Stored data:
────────────────────────────────────────

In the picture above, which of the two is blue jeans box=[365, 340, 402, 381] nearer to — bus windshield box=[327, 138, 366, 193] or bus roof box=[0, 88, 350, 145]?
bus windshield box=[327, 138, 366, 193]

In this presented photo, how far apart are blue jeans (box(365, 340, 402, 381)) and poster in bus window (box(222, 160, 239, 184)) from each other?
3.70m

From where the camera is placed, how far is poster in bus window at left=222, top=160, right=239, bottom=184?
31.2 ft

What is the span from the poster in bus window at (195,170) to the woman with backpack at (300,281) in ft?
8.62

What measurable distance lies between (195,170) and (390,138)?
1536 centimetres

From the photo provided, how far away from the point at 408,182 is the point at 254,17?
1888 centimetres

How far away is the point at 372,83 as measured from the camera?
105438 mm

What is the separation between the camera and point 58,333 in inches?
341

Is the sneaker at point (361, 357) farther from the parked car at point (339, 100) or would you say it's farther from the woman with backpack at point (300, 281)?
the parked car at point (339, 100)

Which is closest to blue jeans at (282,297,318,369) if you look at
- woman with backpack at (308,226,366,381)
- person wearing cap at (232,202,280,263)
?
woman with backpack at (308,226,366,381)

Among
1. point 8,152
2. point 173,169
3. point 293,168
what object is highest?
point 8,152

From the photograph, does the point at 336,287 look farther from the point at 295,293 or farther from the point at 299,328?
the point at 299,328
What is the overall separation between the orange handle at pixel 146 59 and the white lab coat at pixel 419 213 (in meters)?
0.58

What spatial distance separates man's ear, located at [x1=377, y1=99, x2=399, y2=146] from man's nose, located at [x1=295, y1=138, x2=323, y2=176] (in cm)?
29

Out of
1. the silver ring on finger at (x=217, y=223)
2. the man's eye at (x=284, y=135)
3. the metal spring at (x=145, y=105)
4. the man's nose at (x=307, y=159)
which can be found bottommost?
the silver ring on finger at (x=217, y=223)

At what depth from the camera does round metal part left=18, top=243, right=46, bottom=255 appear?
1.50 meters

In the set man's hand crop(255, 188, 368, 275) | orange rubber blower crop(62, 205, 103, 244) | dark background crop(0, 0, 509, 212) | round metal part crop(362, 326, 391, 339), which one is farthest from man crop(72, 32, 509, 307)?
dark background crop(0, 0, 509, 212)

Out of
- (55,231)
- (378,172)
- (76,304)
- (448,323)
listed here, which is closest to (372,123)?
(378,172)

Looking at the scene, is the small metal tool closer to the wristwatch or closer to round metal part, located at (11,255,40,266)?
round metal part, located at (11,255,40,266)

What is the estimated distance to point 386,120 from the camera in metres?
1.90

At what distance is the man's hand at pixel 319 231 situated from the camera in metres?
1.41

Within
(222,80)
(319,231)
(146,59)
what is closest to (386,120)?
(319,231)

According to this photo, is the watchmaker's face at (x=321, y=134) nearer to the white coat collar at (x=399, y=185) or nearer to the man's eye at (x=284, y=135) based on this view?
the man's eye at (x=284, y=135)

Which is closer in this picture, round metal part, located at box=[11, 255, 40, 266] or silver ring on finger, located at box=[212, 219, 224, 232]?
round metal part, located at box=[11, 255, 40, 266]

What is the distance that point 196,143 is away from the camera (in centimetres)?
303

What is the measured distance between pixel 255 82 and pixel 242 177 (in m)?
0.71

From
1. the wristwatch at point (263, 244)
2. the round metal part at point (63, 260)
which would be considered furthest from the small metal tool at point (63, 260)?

────────────────────────────────────────

What the task requires -
Please retype every one of the items above with no changes.

Exercise result -
In the picture above, which of the two is blue jeans box=[365, 340, 402, 381] nearer to — bus windshield box=[327, 138, 366, 193] or bus roof box=[0, 88, 350, 145]?
bus windshield box=[327, 138, 366, 193]

In this presented photo, how far apart are blue jeans (box(365, 340, 402, 381)) and poster in bus window (box(222, 160, 239, 184)) from each other?
3.70m

From where the camera is placed, how far is poster in bus window at left=222, top=160, right=239, bottom=184?
31.2 ft

What is the span from the poster in bus window at (195,170) to the woman with backpack at (300,281) in ft?
8.62

What measurable distance lies between (195,170) and (390,138)?
1536 centimetres

From the photo provided, how far away from the point at 408,182 is the point at 254,17?
1888 centimetres

How far away is the point at 372,83 as measured from the camera?
105438 mm

What is the separation between the camera and point 58,333 in inches?
341

Is the sneaker at point (361, 357) farther from the parked car at point (339, 100) or would you say it's farther from the woman with backpack at point (300, 281)?
the parked car at point (339, 100)

Which is closest to blue jeans at (282,297,318,369) if you look at
- woman with backpack at (308,226,366,381)
- person wearing cap at (232,202,280,263)
?
woman with backpack at (308,226,366,381)

Among
1. point 8,152
2. point 173,169
3. point 293,168
what object is highest?
point 8,152

From the photograph, does the point at 336,287 look farther from the point at 295,293 or farther from the point at 299,328?
the point at 299,328
What is the overall separation between the orange handle at pixel 146 59 and the white lab coat at pixel 419 213 (in meters)?
0.58

What spatial distance separates man's ear, located at [x1=377, y1=99, x2=399, y2=146] from man's nose, located at [x1=295, y1=138, x2=323, y2=176] (in cm)?
29

Out of
1. the silver ring on finger at (x=217, y=223)
2. the man's eye at (x=284, y=135)
3. the metal spring at (x=145, y=105)
4. the man's nose at (x=307, y=159)
which can be found bottommost?
the silver ring on finger at (x=217, y=223)

At what depth from the camera does round metal part left=18, top=243, right=46, bottom=255 appear?
1.50 meters

In the set man's hand crop(255, 188, 368, 275) | orange rubber blower crop(62, 205, 103, 244) | dark background crop(0, 0, 509, 212) | round metal part crop(362, 326, 391, 339), which one is farthest from man crop(72, 32, 509, 307)?
dark background crop(0, 0, 509, 212)

Out of
- (55,231)
- (378,172)
- (76,304)
- (448,323)
listed here, which is closest to (372,123)?
(378,172)

Looking at the scene, is the small metal tool closer to the wristwatch or closer to round metal part, located at (11,255,40,266)?
round metal part, located at (11,255,40,266)

What is the estimated distance to point 386,120 from the camera in metres?
1.90

At what distance is the man's hand at pixel 319 231 situated from the camera in metres?
1.41

Within
(222,80)
(319,231)
(146,59)
what is closest to (386,120)?
(319,231)

According to this photo, is the watchmaker's face at (x=321, y=134) nearer to the white coat collar at (x=399, y=185) or nearer to the man's eye at (x=284, y=135) based on this view?
the man's eye at (x=284, y=135)

Which is closer in this picture, round metal part, located at box=[11, 255, 40, 266] or silver ring on finger, located at box=[212, 219, 224, 232]?
round metal part, located at box=[11, 255, 40, 266]

What is the distance that point 196,143 is away from the camera (in centimetres)?
303

What is the measured distance between pixel 255 82 and pixel 242 177 (in m)?
0.71

From
1. the wristwatch at point (263, 244)
2. the round metal part at point (63, 260)
which would be considered furthest from the small metal tool at point (63, 260)?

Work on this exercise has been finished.